African-American LGBT cultures have developed in dialogue with the larger African-American cultures and LGBT cultures of which they are a part, simultaneously engaging in internal dialogues across boundaries of class, color, gender, gender identity, language, religion, and sexuality. Forced to confront the racism and class oppression of Euro-American society and Euro-American LGBT cultures, African-American LGBT people have also struggled against homophobia, transphobia, and heterosexism in African-American communities.
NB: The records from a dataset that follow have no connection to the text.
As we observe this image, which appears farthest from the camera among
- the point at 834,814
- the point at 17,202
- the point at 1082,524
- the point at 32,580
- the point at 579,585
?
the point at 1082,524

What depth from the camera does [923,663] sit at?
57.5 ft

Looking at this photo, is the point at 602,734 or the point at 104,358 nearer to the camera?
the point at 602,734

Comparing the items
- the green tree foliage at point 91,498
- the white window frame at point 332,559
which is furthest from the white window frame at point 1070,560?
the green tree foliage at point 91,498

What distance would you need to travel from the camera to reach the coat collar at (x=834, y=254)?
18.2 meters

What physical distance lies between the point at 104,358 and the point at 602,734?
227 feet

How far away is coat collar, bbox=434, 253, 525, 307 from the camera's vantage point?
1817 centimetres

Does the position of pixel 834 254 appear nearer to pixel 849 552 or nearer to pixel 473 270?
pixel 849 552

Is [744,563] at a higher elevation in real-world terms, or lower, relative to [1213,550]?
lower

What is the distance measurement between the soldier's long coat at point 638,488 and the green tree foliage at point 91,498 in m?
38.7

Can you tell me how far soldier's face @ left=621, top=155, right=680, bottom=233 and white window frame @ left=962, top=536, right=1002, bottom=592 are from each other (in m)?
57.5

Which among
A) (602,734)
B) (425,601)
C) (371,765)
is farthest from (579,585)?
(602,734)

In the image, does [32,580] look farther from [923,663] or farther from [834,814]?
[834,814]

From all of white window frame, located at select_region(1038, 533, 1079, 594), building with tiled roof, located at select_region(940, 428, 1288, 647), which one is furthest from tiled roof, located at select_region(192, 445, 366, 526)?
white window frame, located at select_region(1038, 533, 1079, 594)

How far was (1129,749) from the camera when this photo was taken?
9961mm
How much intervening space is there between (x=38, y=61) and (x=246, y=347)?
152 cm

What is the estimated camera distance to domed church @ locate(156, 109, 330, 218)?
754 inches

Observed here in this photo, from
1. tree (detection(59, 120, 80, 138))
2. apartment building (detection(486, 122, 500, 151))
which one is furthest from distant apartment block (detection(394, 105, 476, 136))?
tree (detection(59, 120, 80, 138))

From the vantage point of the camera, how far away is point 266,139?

But African-American LGBT life has been about more than just confrontation and struggle; it has also been about desires, pleasures, joys, and triumphs.

Early History


Most Africans and African-Americans who lived in North America before the 1860s had themselves been enslaved in Africa or were the descendants of those who had been enslaved. Free populations of blacks existed within the United States and its predecessor colonies and some blacks lived within Native American cultures. But until emancipation in the 1860s the vast majority lived as slaves in the American South.

Research on diverse sexual and gender traditions in Africa (for example, by Cary Alan Johnson and Gloria Wekker in Constantine-Simms) suggests that many Africans may have brought with them to the “new world” ideas, both positive and negative, about same-sex sexualities and cross-gender behaviors. But little research has been conducted on what happened to these ideas and their associated practices in the context of enslavement and slavery in North America. From Jonathan Ned Katz's work, we know that in 1646 Dutch authorities in the New Netherland Colony (which later became New York) convicted Jan Creoli, “a negro,” of sodomy with Manuel Congo, a ten-year-old boy (whose name suggests that he was also black). This apparently was Creoli's second offense; he was sentenced to death and Congo was flogged (1976; pp. 35-36). (A second black man, “Mingo, alias Cocke Negro,” may have been executed for “forcible buggery” in Massachusetts in 1712; see Katz, 1983; pp. 127-128.) We also know from Katz's work that Pennsylvania's 1700 sodomy law made sodomy a capital crime for blacks but not whites and that Virginia's 1800 sodomy law removed the death penalty for free persons but not slaves. Same-sex sexual behaviors among African-Americans have been documented for other slave societies in the Americas, and there is no reason to think that they did not occur in the colonies that eventually became the United States. In these colonies, high male-to-female sex ratios among slaves in the early decades of slavery (and in local contexts later) may have created conditions conducive to what has been described as situational homosexuality.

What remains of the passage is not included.